-------- SELECTED TEXT

INDONESIA


Adventures in Java & Bali...(continued!)



BALI!


SHORTCUTS
This week's weather in Bali.
The action--if you can stand it--is in Kuta.
Ubud is the ultimate.
Monkeys and Balinese Hinduism.
"Mangy, worm-eaten hellhounds of Ubud."

My old NYC friend, Tuey, met me in Bali on New Year's Eve day. He had stepped off the plane in Denpasar, got stopped at immigration, and ended up in one of those little side rooms for the same reason I did. (Lesson learned: Don't ignore what the guidebooks say about needing a passport valid for six months from time of entry to Indonesia!) Unfortunately he came in to meet me $100 short and some immigration officer was feeling good.

After swapping stories we found we both had apprehensions about Bali. It was overrun with tourists, and especially so during the Christmas and New Year's holidays. For me, after being among Javanese for six days, running into travelling types and hanging out with locals, to be suddenly flung into the category of "white tourist" and to be constant prey to much more pushy, aggressive vendors-- was totally overwhelming. But after getting all our frustrations out, we planned to enjoy our stay in Bali no matter what.

We left our beach hotel in Sanur and went over to Kuta--which is really swarming-- yet has better accommodation prices (you can do pretty well for $10-$15 per night), and we found a good place close enough to the action but far enough away. Beaches in Kuta are wider than in Sanur and the sand is white and wonderful--if you can stand all the riff-raff of vendors and tourists.

----------------
-------- PROVIDED RECORDS

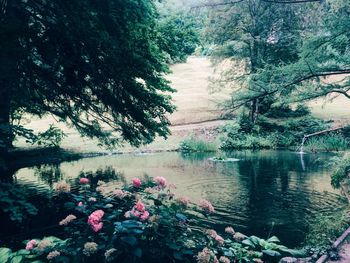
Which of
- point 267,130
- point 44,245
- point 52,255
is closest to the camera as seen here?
point 52,255

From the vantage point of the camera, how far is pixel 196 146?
881 inches

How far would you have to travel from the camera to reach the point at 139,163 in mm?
17938

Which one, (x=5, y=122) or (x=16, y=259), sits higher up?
(x=5, y=122)

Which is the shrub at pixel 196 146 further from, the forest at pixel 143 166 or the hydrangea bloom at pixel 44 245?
the hydrangea bloom at pixel 44 245

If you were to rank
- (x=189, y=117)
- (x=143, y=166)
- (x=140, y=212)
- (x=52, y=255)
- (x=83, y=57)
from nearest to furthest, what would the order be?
(x=52, y=255), (x=140, y=212), (x=83, y=57), (x=143, y=166), (x=189, y=117)

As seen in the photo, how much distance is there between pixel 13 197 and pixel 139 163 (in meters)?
13.5

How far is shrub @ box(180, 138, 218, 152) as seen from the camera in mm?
22375

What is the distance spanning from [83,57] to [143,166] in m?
10.1

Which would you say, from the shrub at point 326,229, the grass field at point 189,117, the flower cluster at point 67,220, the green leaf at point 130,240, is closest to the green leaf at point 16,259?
the flower cluster at point 67,220

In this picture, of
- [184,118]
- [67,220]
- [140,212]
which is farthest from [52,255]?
[184,118]

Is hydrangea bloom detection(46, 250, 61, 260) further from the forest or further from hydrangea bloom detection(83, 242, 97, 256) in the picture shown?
hydrangea bloom detection(83, 242, 97, 256)

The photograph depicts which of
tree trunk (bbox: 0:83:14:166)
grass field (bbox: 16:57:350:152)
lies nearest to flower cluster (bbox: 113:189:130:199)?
tree trunk (bbox: 0:83:14:166)

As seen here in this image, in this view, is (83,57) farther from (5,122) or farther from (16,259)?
(16,259)

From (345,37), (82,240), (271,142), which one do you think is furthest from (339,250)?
(271,142)
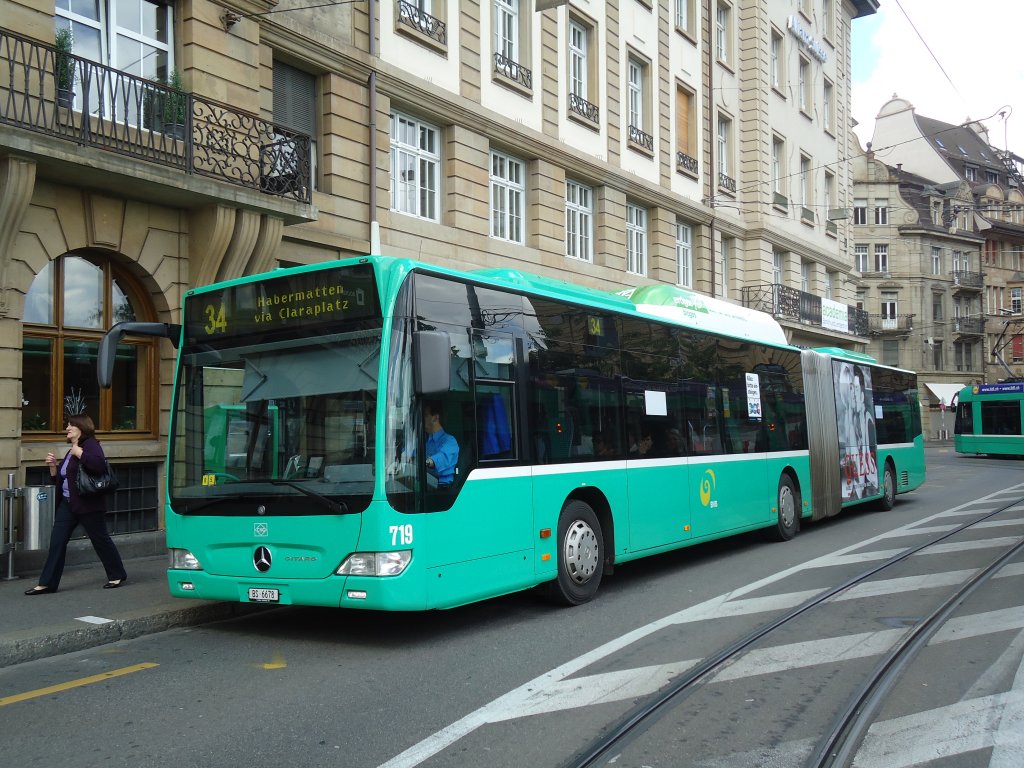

----------------

→ EXERCISE OBJECTIVE:
Return the passage of the Bali travel account above starting with "The action--if you" and going on through "was feeling good.", copied word for word.

→ SOLUTION TO THE PROBLEM:
The action--if you can stand it--is in Kuta.
Ubud is the ultimate.
Monkeys and Balinese Hinduism.
"Mangy, worm-eaten hellhounds of Ubud."

My old NYC friend, Tuey, met me in Bali on New Year's Eve day. He had stepped off the plane in Denpasar, got stopped at immigration, and ended up in one of those little side rooms for the same reason I did. (Lesson learned: Don't ignore what the guidebooks say about needing a passport valid for six months from time of entry to Indonesia!) Unfortunately he came in to meet me $100 short and some immigration officer was feeling good.